The Sheriff sends De Fourtnoy, the Master-At-Arms, to spread the word all around that Robin was the killer of the Bailiff. But when a young boy is also shot dead, the Sheriff realizes that Robin isn't the killer of either of them, but anyway tells De Fourtnoy to spread the word that Robin also killed the young boy, just to get all the villagers against him; although the Sheriff also tells De Fourtnoy to find the real assassin. The Sheriff later orders De Fourtnoy to kill 3 more innocent people, to blame on Robin, who is with his gang being chased by Gisborne and his hunting dogs. Marian meets with Joe Lacey again, and they talk about the past. She also finds out from him how to actually fire an arrow from a bow, properly.
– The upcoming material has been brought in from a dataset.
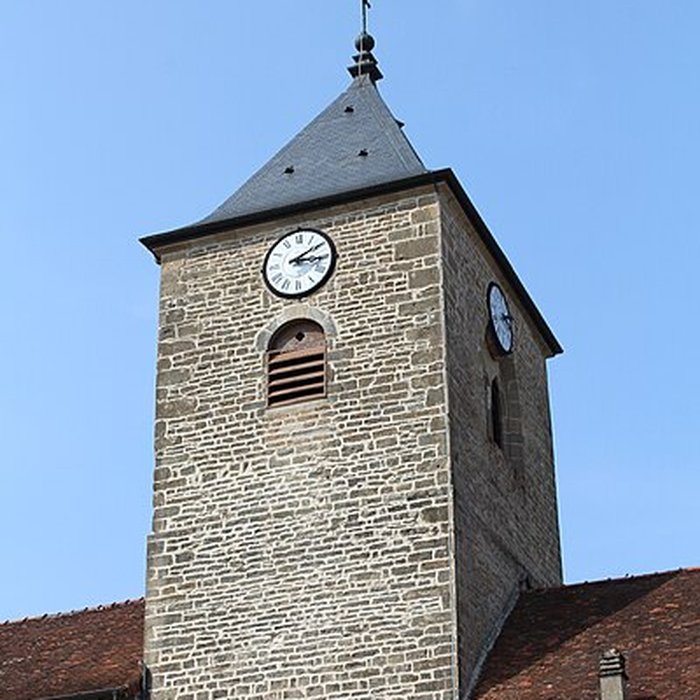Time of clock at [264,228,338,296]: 3:09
Robin makes a deal with the Sheriff to catch the assassin, who is after the Sheriff, in exchange for calling off the dogs. Robin then visits Marian, and she tells him that she suspects De Fourtnoy for the killings. The next day, the Nightwatchman witnesses Joe Lacey trying to kill the Sheriff. Robin and Much find the Nightwatchman and discover that it's really Marian. She tells them that the real assassin is Lacey (who lied to Marian about why he was on duty), and then Marian leads them to him. Lacey tells Robin that he wanted revenge on the Bailiff and the Sheriff for allowing his sick wife to die; Lacey had intentionally killed the Bailiff, but killing the young boy was an accident because the arrow had missed the Sheriff. Robin tells Lacey not to kill the Sheriff now as the innocent villagers would be held responsible and tortured, but Lacey neglects this so Robin and Marian threaten to shoot him if he doesn't put the bow down, but Lacey anyway shoots who he believes to be the Sheriff, and Lacey is himself shot in the arm by Robin and Marian at exactly the same time. It turns out that Lacey killed the Deputy (incidentally the Sheriff's lookalike), and then the real Sheriff has Gisborne kill Lacey.
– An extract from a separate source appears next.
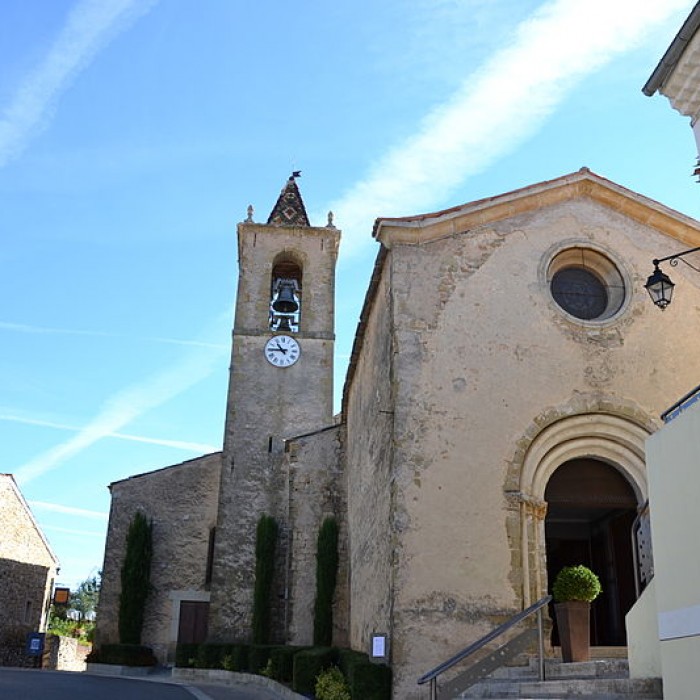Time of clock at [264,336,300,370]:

Robin immediately realizes that Lacey wasn't behind the later 3 killings, but the Sheriff was, and Robin confronts him in his carriage. He threatens to kill the Sheriff, but the Sheriff ironically uses this to say that "no one will ever know" that Robin isn't a killer, and literally kicks Robin right out of the carriage, and Robin then runs into the forest with his gang. Gisborne kills De Fourtnoy on the Sheriff's orders, to silence him about what the Sheriff asked him to do, which also benefited Gisborne from having no more competition to being the Master-At-Arms. Robin has Little John open up the mill, and Robin regains the trust of the villagers.

==Reception==
===Reviews===
The Guardian newspaper's Saturday listings magazine supplement The Guide previewed "Who Shot The Sheriff?" on the day of transmission, with reviewer Jonathan Wright giving the episode a generally positive assessment, feeling that the more serious tone of the episode compared to the first two worked well. "If the change of pace initially jars, it ultimately works thanks to a well-constructed script from Paul Cornell."

The Radio Times magazine's previewer David Butcher had mixed feelings on the episode. While accusing it of having a "subtle-as-a-thumbscrew subtext" and accusing the central character of being "the first swashbuckler in history who never hurt a fly and shies away from a fight whenever he can." However, he did comment on "some nicely charged encounters" between Robin and the Sheriff, and his overall verdict was that "It's lacking in tension (there's a blindingly obvious twist) but not in enjoyment, as Keith Allen (the Sheriff) and William Beck (Roy) steal their respective scenes and show the rest of the cast what acting looks like."

===Ratings===
"Who Shot The Sheriff?" gained an average audience of 6 million viewers according to the unofficial overnight ratings information. This gave the episode a 27% share of the available television audience in its slot, placing it second in the ratings at the time behind The X-Factor on ITV1, which had an average of 7.2 million viewers and a 35% audience share. This was the second week in a row in which Robin Hood had been beaten in the ratings by The X-Factor, and the second successive week in which the programme's viewing figure had fallen.